A decision that reinforces in reminding me of the shiny pin of privilege
that comes with wearing a word as simple in comprehension and commonplace in everyday
expression as friendship. A word far too easy in the daily rush of life
to bruise and abuse, or mutilate with “likes”
from a detached, fleshless electronic mirror of reality with the click of a
mouse or a fingertip’s swiping tap of an app, or trample and twist between myriad
variations of echoing, eggshell-thin utterances of pride. A word with not only the most innate of
understood meaning, but also the hardest of definitions to enact faithfully.
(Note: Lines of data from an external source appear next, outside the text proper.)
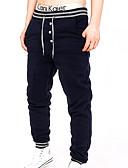 tanie Koszulki i tank topy męskie-Męskie Bawełna Szczupła Spodnie dresowe Spodnie Jendolity kolor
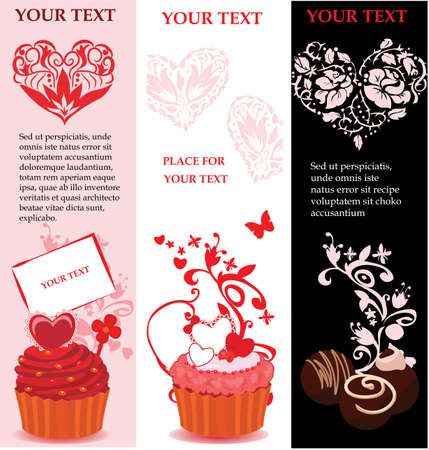 Valentine banner set with hearts and cakes Vector
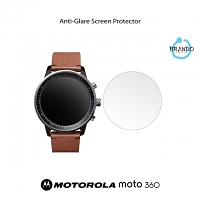 Brando Workshop Anti-Glare Screen Protector (Motorola Moto 360)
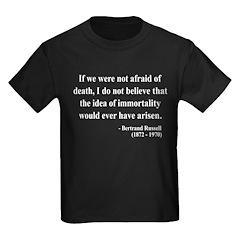 Bertrand Russell 5 Kids Dark T-Shirt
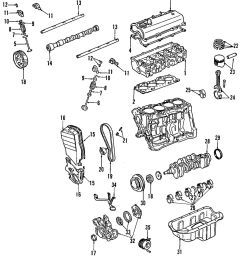 daihatsu rocky parts catalog imageresizertool com daihatsu fuel pump diagram [ 1312 x 1500 Pixel ]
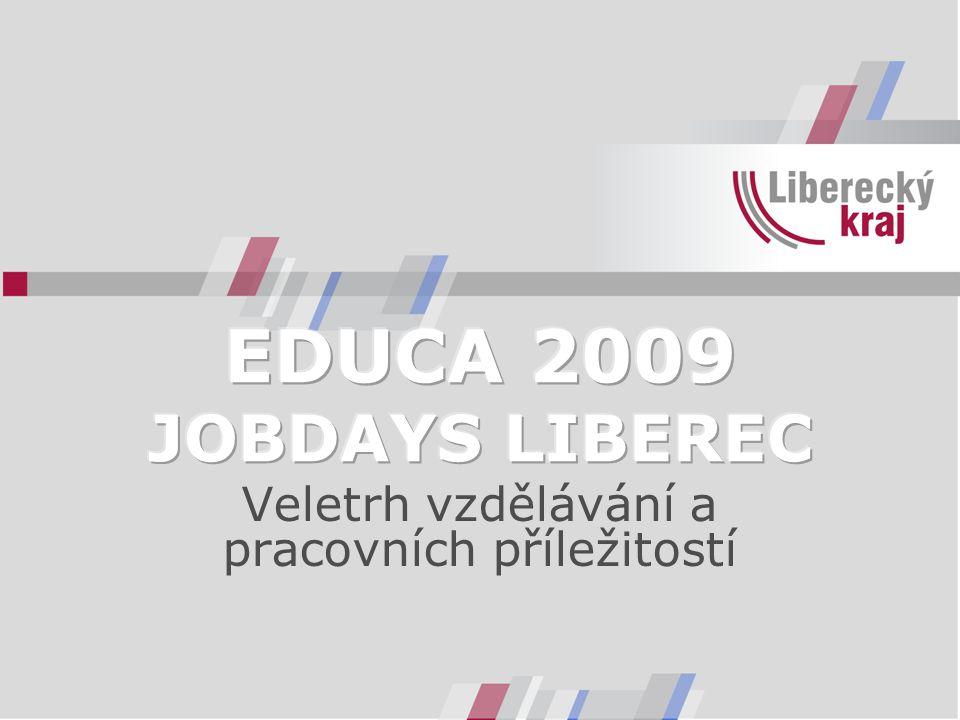 Veletrh vzdělávání a pracovních příležitostí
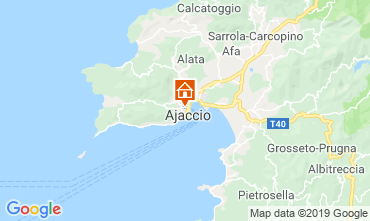 Map Ajaccio One-room apartment 119739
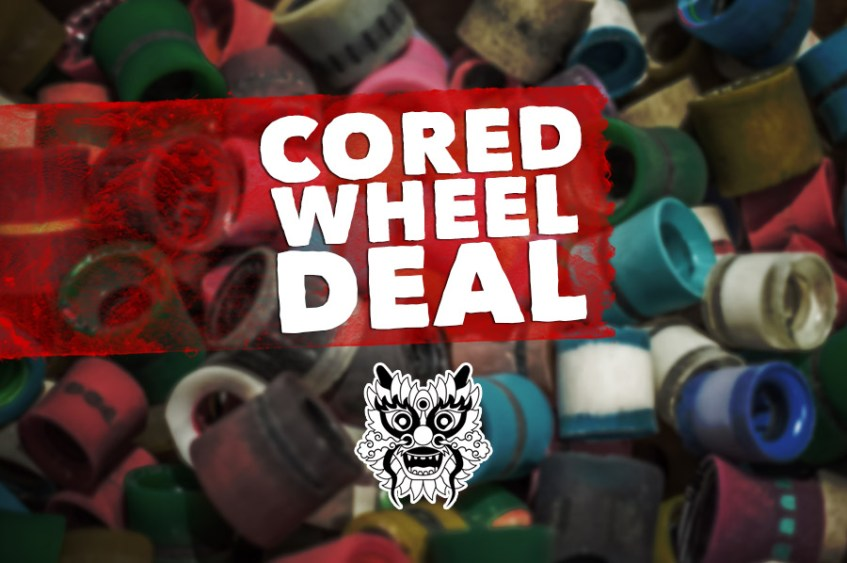 cored-wheel-deal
One that we may hammer with a ringing truth and know that its
reverberation will sound in a harmonic union of no synonymic substitute. It is a churning work of creation that we
hope will never break in form, like a standing wave moving against the tide,
rising from the sea’s surface, a saline salience admired in recognition from
afar. Unique. And as this, we can only
hope to remain fluid if the tides of friendship ever come to slacken, knowing
that with patience and the recurrent acceptance of inevitable change, they may again
turn to flood one’s memory with new experiences, having fully-ebbed of what is
of less importance only to reveal the
winding contour of a sweeping past hidden beneath the surface of a deeper
understanding. The antonym of I’m much more comfortable lying here on the
couch. A selfless spontaneity. Or, an
outright overlooked onus of obligation that in this onset of twilight has led
me into steering 5100 lbs. of rolling steel and compelling me to stare straight
ahead through prescription eyeglasses. Action, for a just purpose.
The
release…
One hauling drive of a cast has crossed
into the distant waters of a neighboring state and another made so far that its
soaring altitude has descended from the bellies of clouds. His first hook-up is made only minutes after
arriving at the chosen churning-action confluence of 326 W. 40th. The
Hotel Four Points by Sheraton. He
makes a clean entry out from the cradling height of the passenger-side door
into the vastness of possibility he may find swimming under his feet. A college roommate he hasn’t seen shimmer in
smile for seven years nears closer at his retrieval. Sidewalk handshakes, shirt-clinching back-slaps,
high-rising hoots, and giving’s of gratitude.
Keepers, in one another’s
eyes. Their enthusiasm hints at a
favorable night ahead. A blitz of laughs
and tales to be entered in their respective log books.
Reeling-in
allure, snagged of an urban overload…
Eight thirsty, pumping pistons fire from
the honed depths of a 5.7L Dodge Hemi power plant, roaring, gurgling, and
purring the product of cranking, combusting compression from their rotating and
shrieking rubber-to-asphalt torque at the press of my sandal two-thousand shy
of red-line-reaching rpms, belching these
throaty sounds within the thinning spill of sunlight disappearing into a swelling
sponge of twilight from the trumpet of a cavernous tailpipe, coming to be immediately
muffled of any chest-beating masculinity amongst the immutable might that is
this cacophonous city’s myriad miles of unclean concrete, her sky-kissing
stories of steel, avenues of glimmering glass and spasmodic sea of neon and LED
animations looming, winding, flowing, blinking, her multitudes of millions mingling,
crosswalks crowding with casts of creeping footsteps, racing dashes, brushing
weaves of shoulder, clopping high-heels, long-legged summer-strutting sex
appeals, digging headlong honks, my side-view mirror’s half-inch shave, a giving
graze of grace, the passing driver’s unconcerned face, Con Ed’s rising streams
of steam, sidewalk squalor, the taxicab’s holler, traffic signals allergic to
green, returning red, unbuttoned collars and retired ties, the service economy
worker’s commencing commute, his computer tomorrow to reboot, flaunting
fashionistas flowing on their feet, the epicurean conceiting of a Condé Nast Traveler retreat, jay walkers and street talkers, rumbles of conspire far
below the many skyscraper’s spire, gridiron, gridlock, Dutch-laid cobblestone
block, a vendor’s sourdough sprinkled salt, a drunk’s breath of ash, rot, and sour-mashed
malt, foreign tongues, naïveté, native walkers on the stray, capturing cameras
aiming, flashing, uploading, tagging, millions of pixels of a personal pretension,
reflective fluorescent-yellow vests, attachés, orange construction nets,
hydraulic hammering, pneumatic noise, a bottleneck of sneaking taillight ploys. A chorus of streets and avenues that could never
exist as silence. A metropolis, missing
of melatonin, impossible to coax with sleep.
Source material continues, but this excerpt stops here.